Do I detect a little ‘personal’ history in this chapter?
November 6th, 2005 at 5:18 pm
Never having bombed someone back to their maker I can’t empathize with the LT, but I can sympathize with the sleep deprivation….in the opposite vein. I had a hard time sleeping in port when there WEREN’T the noises going on. I found the rumble, rumble, rumble, SLAM - WHOOOSH/ROAR of the jets a comforting sound that put me to sleep in moments. But the deafning SILENCE of swinging at anchor would have me staring at the rack 9″ from my nose (I measured it….see what sleep deprivation drives a man to do?)
One thing I could empathize with is the not knowing whom or what I sent off to oblivion. Being a technical sort digging into the why’s and wherefore’s of whatever subject at hand, I’d have a hard time with set-and-forget operations.
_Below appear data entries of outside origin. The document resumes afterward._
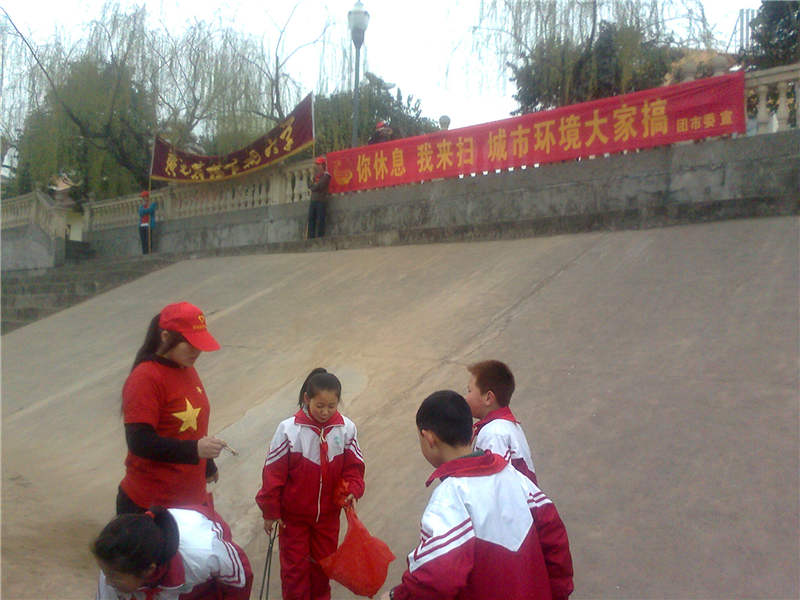 我校青年志愿者和实验小学的小朋友们一起劳动中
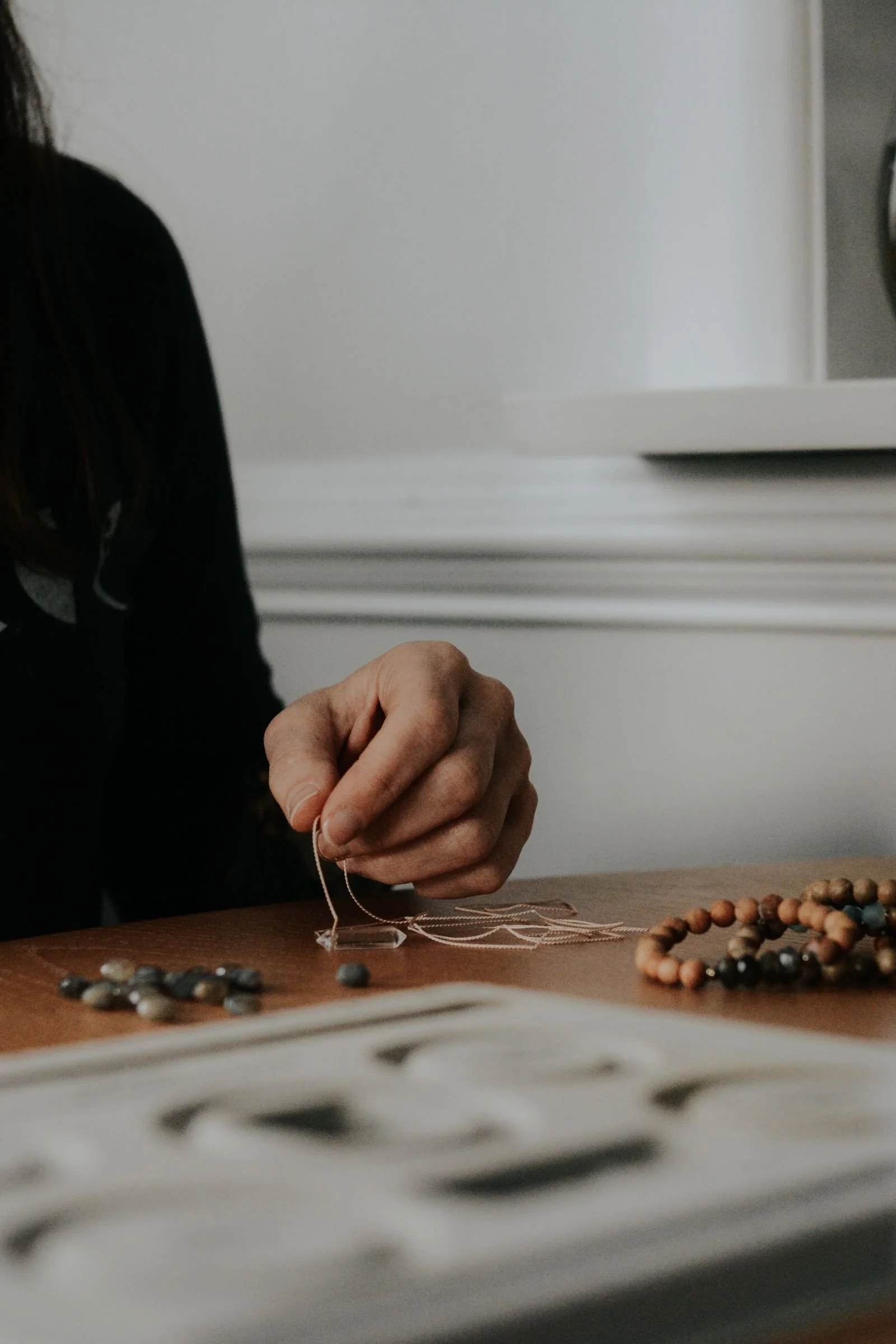 A woman making a quartz crystal and wood bead bracelet at her kitchen table. 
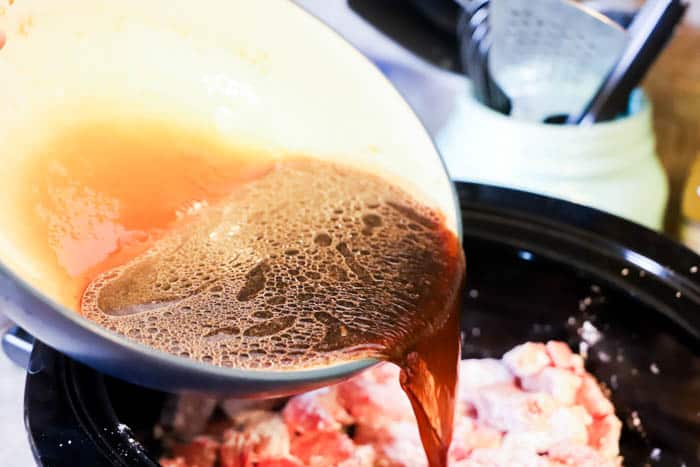 adding sauce to the slow cooker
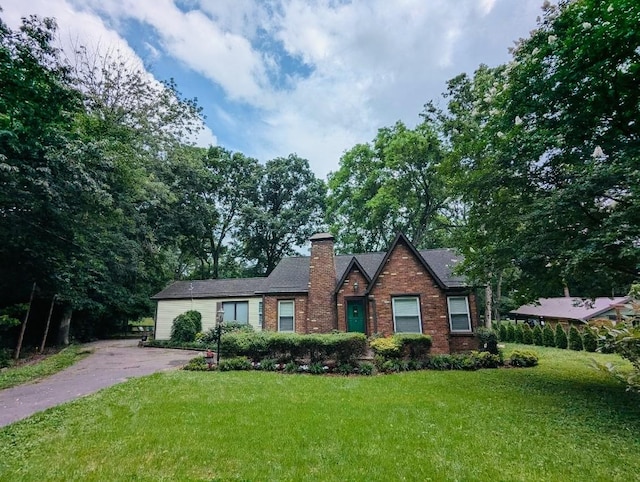 4603 Log Cabin Rd, Nashville, TN 37216 - view of front of home with a chimney, a front lawn, brick siding, and driveway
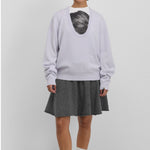 Front view of heaven jacob sweater on model wearing white printed shirt and grey skirt with white socks and red mary janes, against a white background.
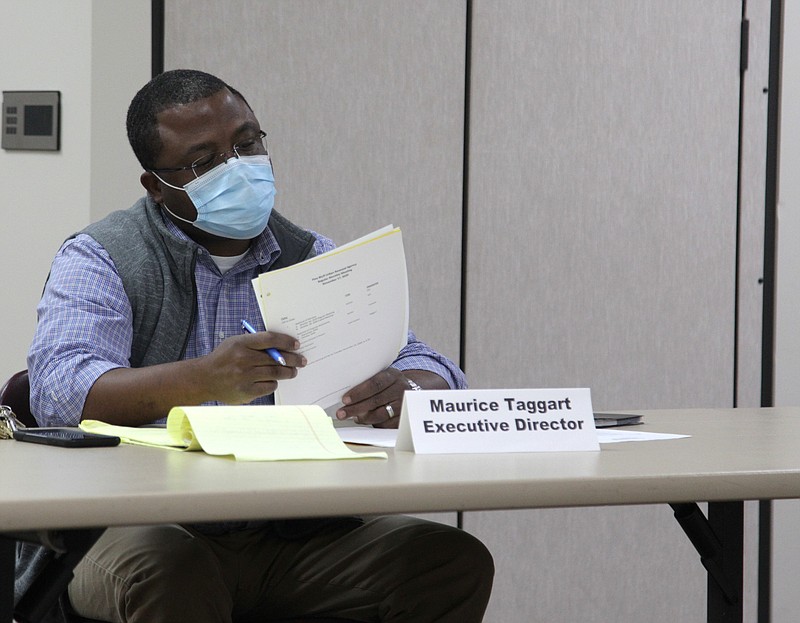 Maurice Taggart, executive director of the Pine Bluff Urban Renewal Agency, reviews documents prior to the agency's regular monthly board meeting Tuesday evening. (Pine Bluff Commercial/Dale Ellis)
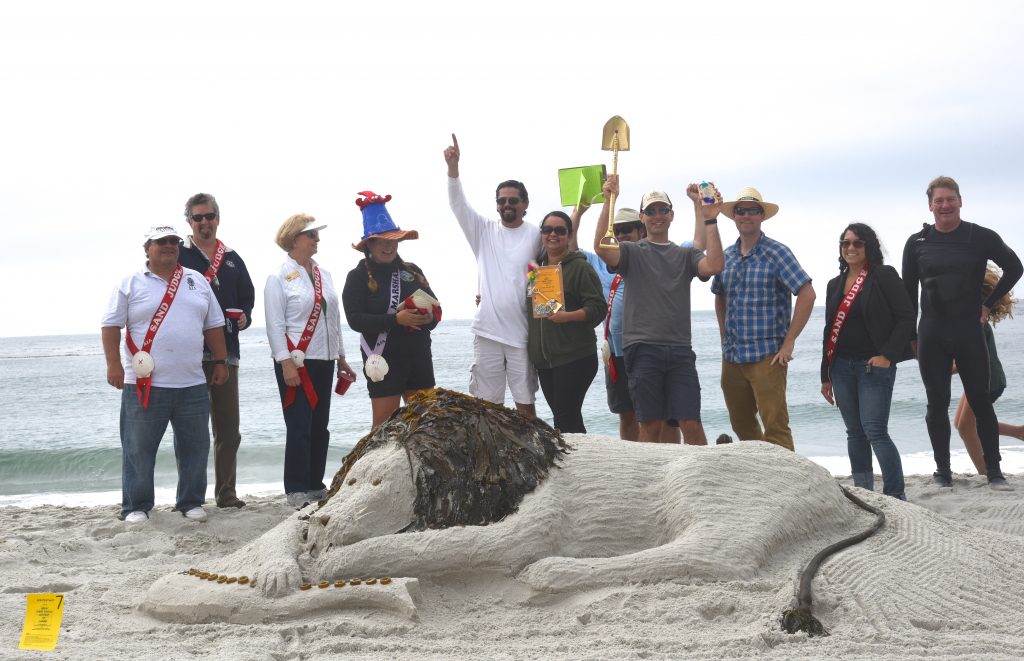 Winners and judges of the Great Carmel Sand Castle Contest of 2017, discovering the art of sand sculptures in the best possible way. (Image © Meredith Mullins.)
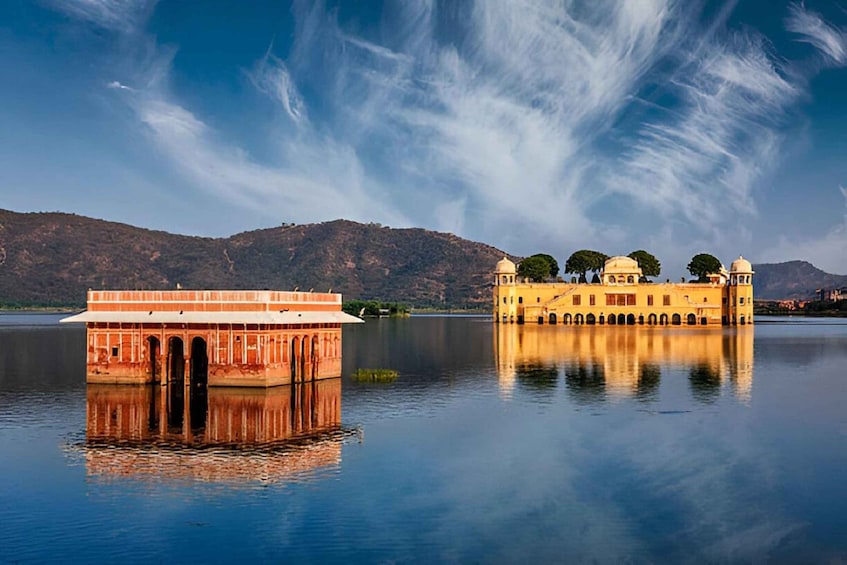 A calm lake with a reflection of a building and a hill in the background. 2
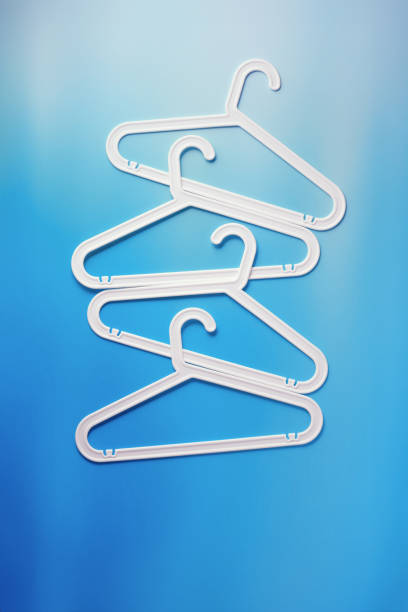 istock White Clothes hangers as creative minimal composition gradient background of blue color, Plastic racks creating modern and geometric aesthetic, top view photo vivid color, creative modern pattern 2189370610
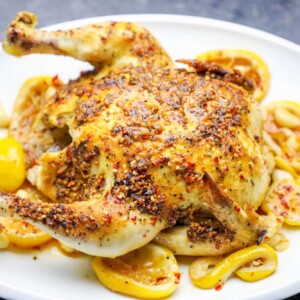 A whole roasted chicken with lemon and nut garnish served on a plate.
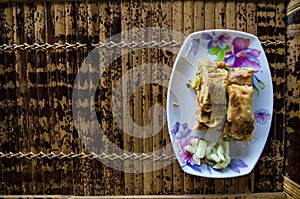 MARTABAK TELUR - stuffed pancake or pan-fried bread Indo-style on a plate, copy-space left
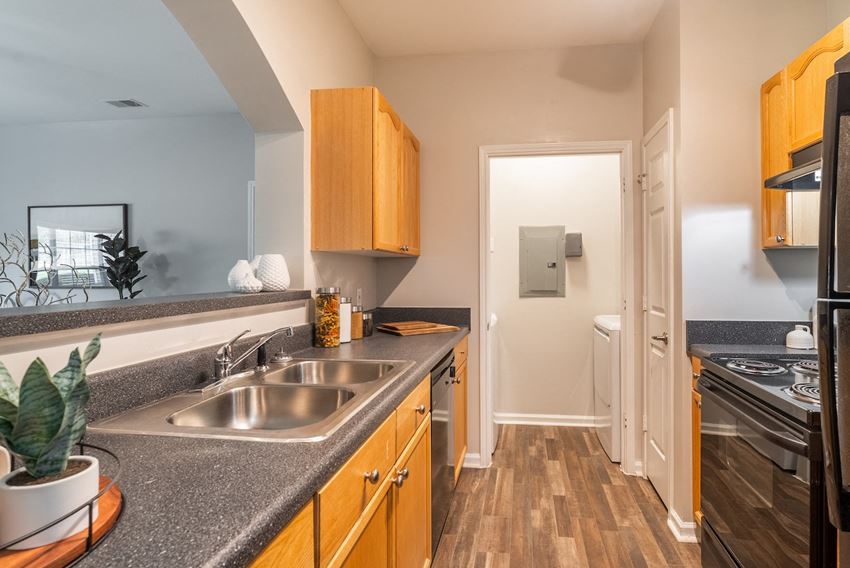 a kitchen with wood cabinets and granite countertops - Photo Gallery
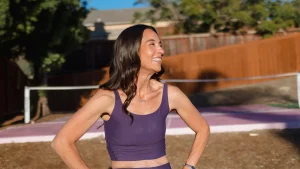 woman posing with confident body language after playing pickleball.
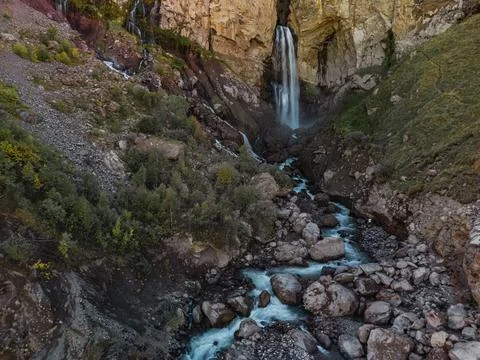 A smooth stream of water flows down from a cave in the high rocks of the Cauc Stock Photos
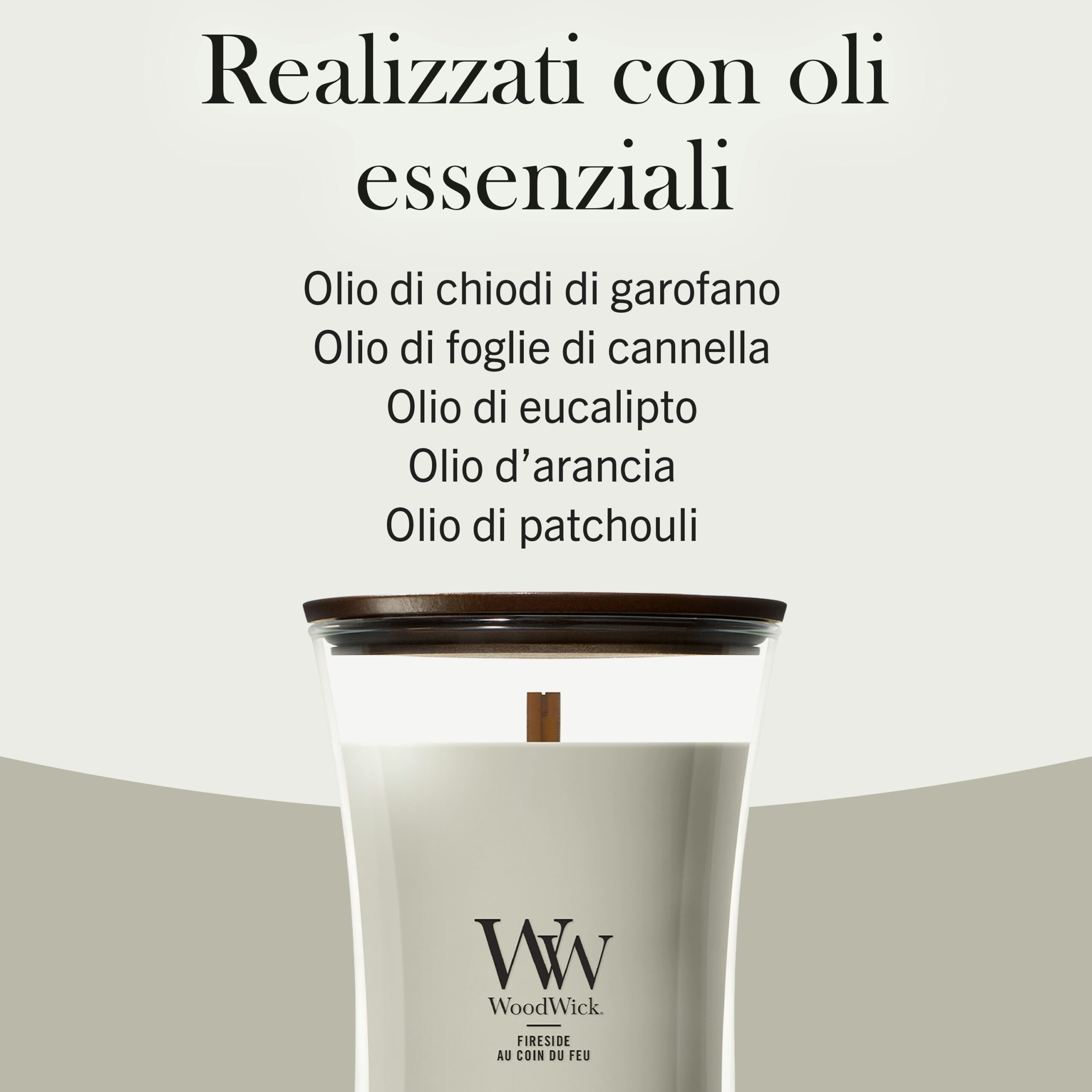 Fireside – Candela Media Woodwick Giara media 4 Una candela Fireside - Candela Grande Woodwick con un'etichetta in italiano che elenca i suoi oli essenziali: chiodi di garofano, foglia di cannella, eucalipto, arancia e patchouli. La candela bianca richiama la classica collezione Fireside ed è dotata di coperchio e stoppino in legno, presentata su uno sfondo neutro.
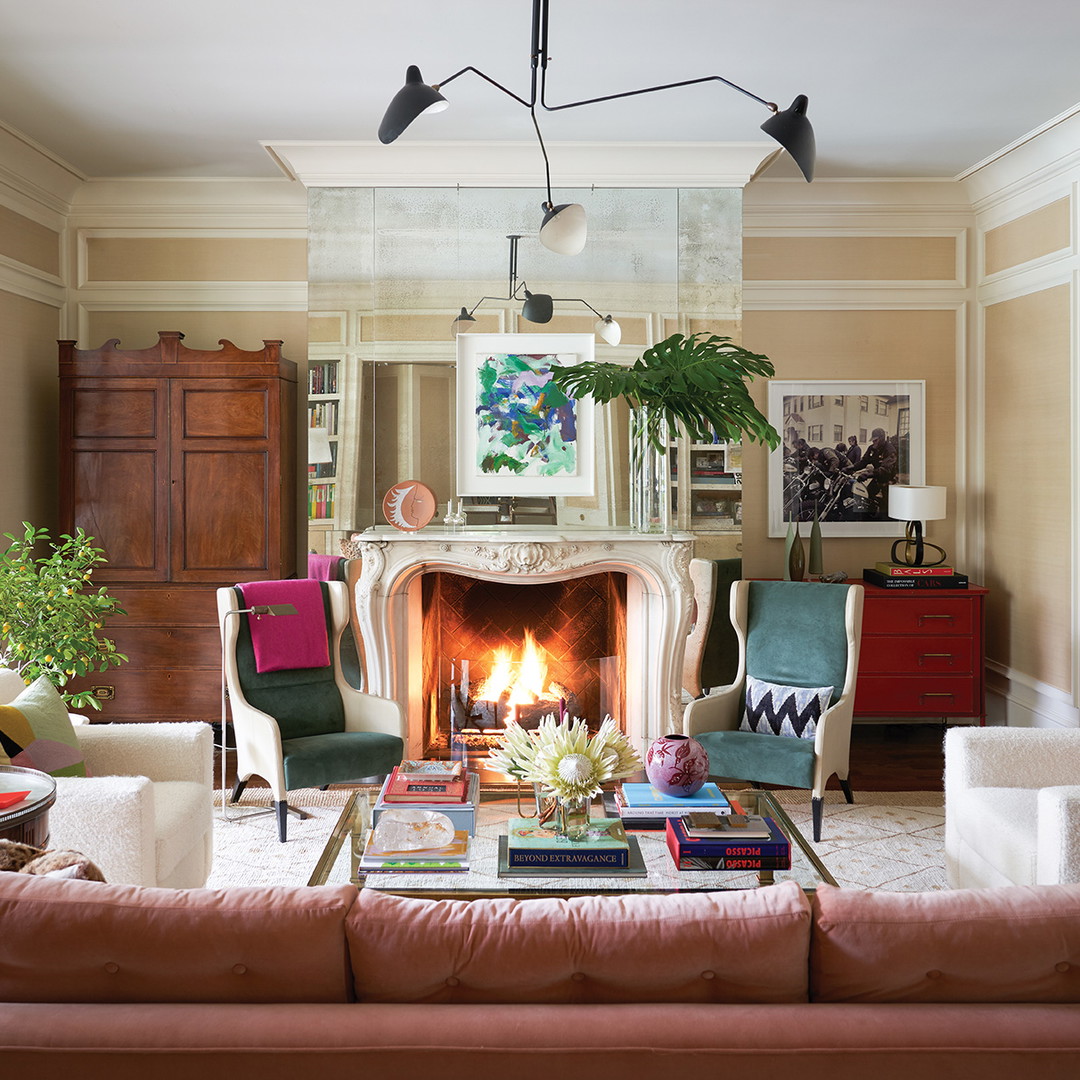 a living room filled with furniture and a fire place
Somehow the “you’ve fixed it, but I can’t tell you” would drive me banannas.
Hats off to you and your’s Lex for an excellant tale. keep ‘em coming!
-Joe
November 6th, 2005 at 7:21 pm
Personal history or not, this young pilot is obviously introspective and introverted… the type to brood over things. Not a particularly useful trait in such circumstances, I’d imagine.
And as to punishments… Yup, gotta think on that one.
November 7th, 2005 at 6:27 am
Many nights in Ramadi, I’d lay awake in the quiet, waiting for the not-quite-nightly mortar/rocket attack. I’d hear an impact or two, usually pretty far off, sometimes fairly close; then remember nothing until morning. The next day, during casual conversation, I’d find that I had drifted off even as the next eight or ten rounds came in. After I rotated home, it was weeks before I could sleep through the night with nothing but coquis to sing me to sleep. But a slamming door still makes me want to take a nap instead of ducking for cover. Strange.
November 7th, 2005 at 6:35 am
Senior - I guess there’s always a little bit of the writer in everything written. And if there wasn’t a bit of introspection in the lieutenant, then it would have been a different tale entirely - or maybe even not have gotten written. Who knows?
Funny Ernie - my uncle served in Patton’s Third Army. When he came back, he lived with his sister (my mom) for a while until he got settled in on his own two feet. Woke up with nightmares on a routine basis from liberating one of the death camps. But when the tea pot whistled in the morning, I guess it reminded him of the gravity bombs, but he’d roll out of the rack and then underneath it without waking up.
He got over it.
November 7th, 2005 at 10:27 am
After 4 years on a Fast Attack submarine the one thing that will *instantly* bring me awake is sudden silence. The only time the vent fans get turned of is for a fire or major casualty. I still run a small fan in the bedroom to help me sleep…..
November 7th, 2005 at 6:42 pm
RickT: You too? I have my floor fan going constantly summer/winter hot or cold. I don’t (almost can’t) sleep without it!
One other odd bit of training. I am mostly deaf from high speed computer blowers over the years and will sleep through an amazing amount of noise…but let the high pitched beep of a watch alarm go off and I am out of the bed heading for my pants and the door before I catch myself. Similar to Uncle Ernie above, not PTSD, but GQ alarm training. My wife can’t understand how I’ll sleep through her clock alarm/shower/hair dryer in the morning, but the tinny beep-beep-beep of a wrist watch alarm will bring me to my feet every time. Amazing.
August 16th, 2006 at 7:13 pm
I am sitting here with my mouth hanging open…….is it over?? Please say it isn’t so…
I have read the 37 sections in two evenings, found it very hard to stop.
You are an absoloutely AMAZING writer, hope you will listen seriously to some of these
people and consider writing a book. I really like Tom Clancy (which in a roundabout way
led me to your blog) but your writing is much more…gripping, I geuss is the word.
Anyway great job but it does say “to be continued”, I think we will have to hold you to
that
August 16th, 2006 at 7:35 pm
Links fixed, Michelle - thanks for reading!